The conquest changed a great deal in English life. William of Poitiers intoned that in 1066 "the blood-stained battleground was covered with the flower of the youth and nobility of England." The defeated were not immediately replaced as a class, but through forfeits, grants, and deaths without heirs, only a few Englishmen remained among the over two hundred major landowners recorded in Domesday Book in 1086. The consequences of this replacement of the highest level of aristocracy in England by William I's followers has been hotly debated by historians for centuries. No consensus has been reached, nor is one likely at any point in the future. Given how little is known about individual postconquest lords, their assumption of their predecessors' rights, or their relationships with their tenants, generalizations about these consequences are difficult to make with any conviction. Nevertheless, some observations can be ventured.

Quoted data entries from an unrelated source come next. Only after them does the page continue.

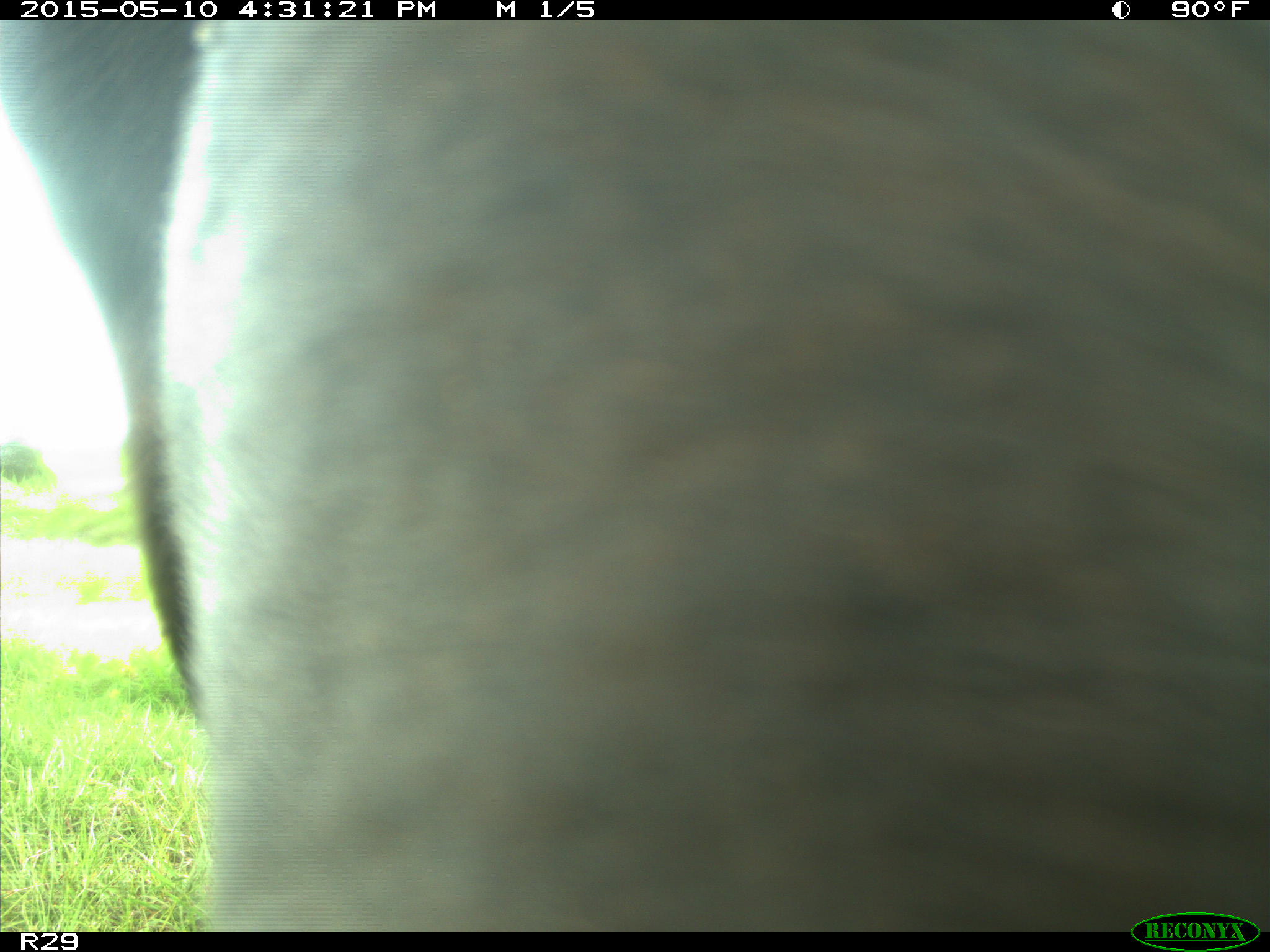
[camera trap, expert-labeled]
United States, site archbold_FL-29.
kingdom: Animalia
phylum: Chordata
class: Mammalia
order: Artiodactyla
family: Bovidae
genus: Bos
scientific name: Bos taurus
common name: domestic cow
Bos taurus (domestic cow).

The change in the aristocracy meant necessarily a change in aristocratic values, if not in rights and duties. For instance, those nobles who remained, whatever their descent or language, soon conformed to a new code of conduct called "chivalry," which meant that whereas in the past death was likely to follow defeat in war or rebellion, now the vanquished could expect mercy. Some of the broader changes England underwent were not fully grasped in 1100 or even in 1150. The shift of political axis from the North Sea, where England's relations with the Scandinavians had tied it since at least the early eleventh century, to France and then, after the beginning of the crusades, to the Mediterranean, wrought changes too subtle to have been clearly perceptible in a single lifetime.